Pendant près de trois heures, au Centre de formation Jean Violas d’Owendo, le chef de l’État a écouté, questionné, recadré et fixé un cap. Cette démarche marque une nouvelle étape dans le traitement d’un dossier devenu stratégique pour l’avenir économique et social du Gabon.
Cette rencontre, organisée à la demande des agents, intervient dans un contexte où la qualité des services de la SEEG suscite l’exaspération des populations depuis plusieurs années : coupures récurrentes, difficultés d’approvisionnement en eau, infrastructures vieillissantes et interrogations sur la gouvernance. La question énergétique est ainsi devenue centrale dans le débat national.
Au-delà d’un simple échange institutionnel, cette initiative présidentielle traduit une volonté de restaurer un dialogue direct entre les décideurs et les acteurs de terrain, afin d’identifier les causes profondes des dysfonctionnements et d’accélérer les solutions.
Une parole libérée sur les défis de la SEEG
Les échanges ont permis aux agents d’exposer sans filtre les réalités quotidiennes : dysfonctionnements accumulés, difficultés organisationnelles, contraintes techniques et insuffisances managériales. Les employés ont reconnu que le redressement durable de l’entreprise nécessite une remise en question collective. Ils ont insisté sur la nécessité d’une mobilisation générale, d’une évolution profonde des pratiques de gestion et d’un engagement accru à tous les niveaux.
Cette reconnaissance interne des difficultés est importante. Elle montre que le débat dépasse désormais la question des investissements ou des infrastructures pour toucher à la gouvernance, à l’organisation du travail et à la culture de performance au sein de l’entreprise. Pour de nombreux observateurs, cette séquence marque une rupture avec la logique où les responsabilités étaient renvoyées à l’État ou aux contraintes techniques.
La gouvernance au cœur de la réforme
Prenant acte des constats, le président a placé la gouvernance au centre de son intervention. Son message a été clair : aucune réforme ne produira de résultats durables sans rigueur, transparence, responsabilité et sens de l’intérêt général. La modernisation de la SEEG ne dépend pas uniquement des investissements financiers ou des projets d’infrastructures, mais aussi de la qualité du management et de la capacité des responsables à assumer leurs missions.
Cette exigence de redevabilité intervient alors que les autorités multiplient les réformes pour renforcer l’efficacité des services publics. Dans le cas de la SEEG, elle vise à reconstruire la confiance entre l’entreprise et les usagers, fortement ébranlée par les difficultés accumulées. L’objectif est de faire émerger une entreprise tournée vers la performance, la qualité de service et la satisfaction des citoyens.

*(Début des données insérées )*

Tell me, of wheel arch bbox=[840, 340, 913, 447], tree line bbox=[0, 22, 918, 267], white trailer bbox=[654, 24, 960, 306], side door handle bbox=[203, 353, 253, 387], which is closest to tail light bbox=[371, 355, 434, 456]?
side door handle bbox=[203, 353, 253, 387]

L’eau et l’électricité comme piliers du développement
Brice Clotaire Oligui Nguema a rappelé le caractère fondamental de l’accès à l’eau potable et à l’électricité. Au-delà de la gestion technique, ces services sont des leviers essentiels de développement économique, de santé publique, d’éducation et d’amélioration des conditions de vie. Cette vision explique l’attention particulière accordée au dossier énergétique depuis la Transition et après l’élection présidentielle.
La visite des ateliers du Centre de formation Jean Violas a permis au chef de l’État d’évaluer les capacités de cette infrastructure, appelée à jouer un rôle majeur dans le renforcement des compétences techniques. La formation des ressources humaines apparaît comme l’un des piliers de la transformation recherchée.
À l’issue des échanges, les agents ont réaffirmé leur volonté de participer activement à cette dynamique de redressement. Leur engagement rejoint celui des autorités dans une ambition commune : faire émerger une SEEG modernisée, capable d’assurer un service fiable et de répondre aux attentes croissantes des Gabonais. Dans un pays où les défis énergétiques conditionnent une grande partie des perspectives de croissance, cette rencontre dépasse le cadre social. Elle symbolise la conviction que les crises les plus complexes ne se résolvent pas uniquement par des décisions administratives, mais aussi par l’écoute, la responsabilité partagée et une mobilisation collective autour de l’intérêt général.